To include all selector field names that are present in the annotation, one can use `"schema": "all_atomic"` (we could use it in the example above and the result would be the same). In future versions of MVS, non-atomic schemas might be added, to select parts of structures that are not composed of atoms, e.g. coarse models or geometric primitives.

## `group_id` field

The `group_id` field is a special field supported by all MVS annotation schemas. It does not change the sets of atoms selected by individual rows but instead groups annotation rows together to create more complex selections. This is useful when adding labels to our visualization.
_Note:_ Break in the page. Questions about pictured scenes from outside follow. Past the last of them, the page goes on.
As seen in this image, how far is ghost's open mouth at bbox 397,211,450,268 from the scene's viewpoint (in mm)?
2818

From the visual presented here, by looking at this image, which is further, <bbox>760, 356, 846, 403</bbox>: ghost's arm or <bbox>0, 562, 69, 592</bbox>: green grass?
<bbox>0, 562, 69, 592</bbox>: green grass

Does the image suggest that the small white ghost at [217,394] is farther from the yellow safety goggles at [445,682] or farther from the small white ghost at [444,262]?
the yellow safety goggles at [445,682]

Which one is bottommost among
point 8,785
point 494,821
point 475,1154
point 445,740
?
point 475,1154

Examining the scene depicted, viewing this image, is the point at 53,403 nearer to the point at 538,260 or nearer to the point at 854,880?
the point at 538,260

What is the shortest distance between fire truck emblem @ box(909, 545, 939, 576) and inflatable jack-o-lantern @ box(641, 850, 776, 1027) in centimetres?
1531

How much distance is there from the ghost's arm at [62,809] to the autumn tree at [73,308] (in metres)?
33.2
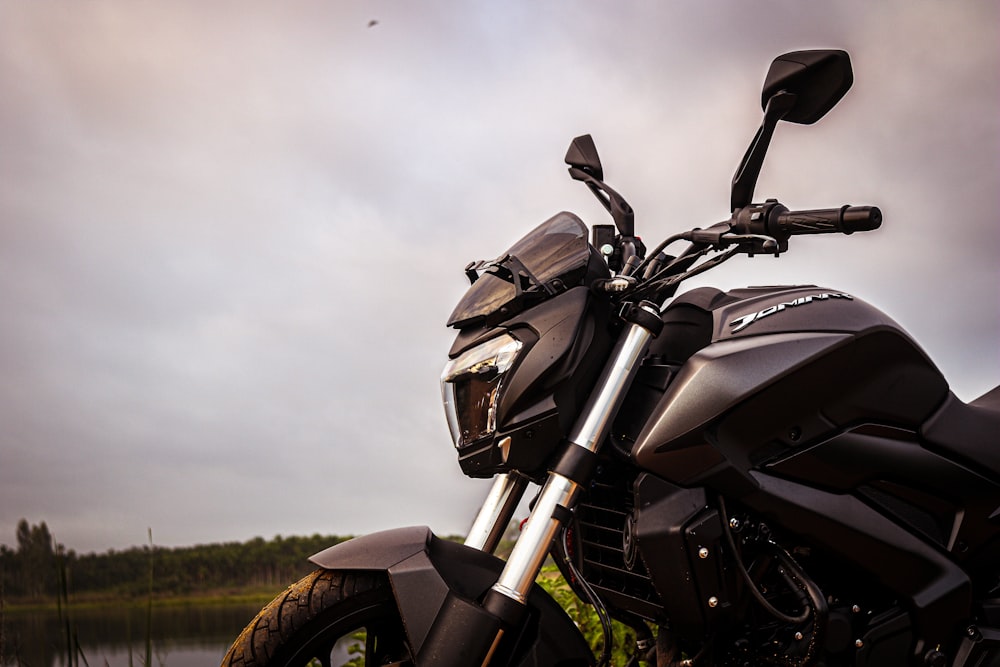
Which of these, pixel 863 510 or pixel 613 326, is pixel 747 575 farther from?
pixel 613 326

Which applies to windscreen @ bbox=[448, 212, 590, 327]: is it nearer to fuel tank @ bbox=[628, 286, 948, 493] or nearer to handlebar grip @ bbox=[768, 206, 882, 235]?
fuel tank @ bbox=[628, 286, 948, 493]

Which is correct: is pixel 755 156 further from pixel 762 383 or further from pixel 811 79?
pixel 762 383

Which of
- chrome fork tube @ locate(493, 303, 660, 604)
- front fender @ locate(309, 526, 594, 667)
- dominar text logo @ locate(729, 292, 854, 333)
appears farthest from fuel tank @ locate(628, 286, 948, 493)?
front fender @ locate(309, 526, 594, 667)

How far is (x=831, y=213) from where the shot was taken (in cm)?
176

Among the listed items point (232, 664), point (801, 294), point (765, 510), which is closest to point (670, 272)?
point (801, 294)

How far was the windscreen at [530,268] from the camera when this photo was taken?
1.89 meters

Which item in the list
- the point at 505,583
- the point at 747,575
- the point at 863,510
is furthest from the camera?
the point at 863,510

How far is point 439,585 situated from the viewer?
1.67 meters

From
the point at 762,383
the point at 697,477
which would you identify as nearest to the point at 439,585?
the point at 697,477

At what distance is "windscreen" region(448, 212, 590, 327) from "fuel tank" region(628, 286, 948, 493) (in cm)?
33

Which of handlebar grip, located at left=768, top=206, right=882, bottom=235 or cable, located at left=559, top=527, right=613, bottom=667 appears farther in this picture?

The following example (when applied via `label_from_uri` node) will create 7 separate labels, each bound to a single residue:

```cif
data_annotation
loop_
_labels.label_asym_id
_labels.label_seq_id
_labels.color
_labels.label
A 100 pink 'Substrate binding site'
A 150 pink 'Substrate binding site'
A 170 pink 'Substrate binding site'
A 200 blue 'Inhibitor binding site'
A 220 blue 'Inhibitor binding site'
A 300 lime 'Glycosylation site'
A 330 lime 'Glycosylation site'
```

On the other hand, the next example will only create 4 labels ("Substrate binding site" label bound to residues 100, 150, and 170; "Inhibitor binding site" label bound to residues 200 and 220; "Glycosylation site" label bound to residue 300; and "Glycosylation site" label bound to residue 330):

```cif
data_annotation
loop_
_labels.group_id
_labels.label_asym_id
_labels.label_seq_id
_labels.color
_labels.label
1 A 100 pink 'Substrate binding site'
1 A 150 pink 'Substrate binding site'
1 A 170 pink 'Substrate binding site'
2 A 200 blue 'Inhibitor binding site'
2 A 220 blue 'Inhibitor binding site'
. A 300 lime 'Glycosylation site'
. A 330 lime 'Glycosylation site'
```

Note: Annotation rows with empty `group_id` field (`.` in CIF, ommitted field or `null` in JSON) are always treated as separate groups.

Note 2: `group_id` field has no effect on colors, tooltips, components. It only makes any difference for labels.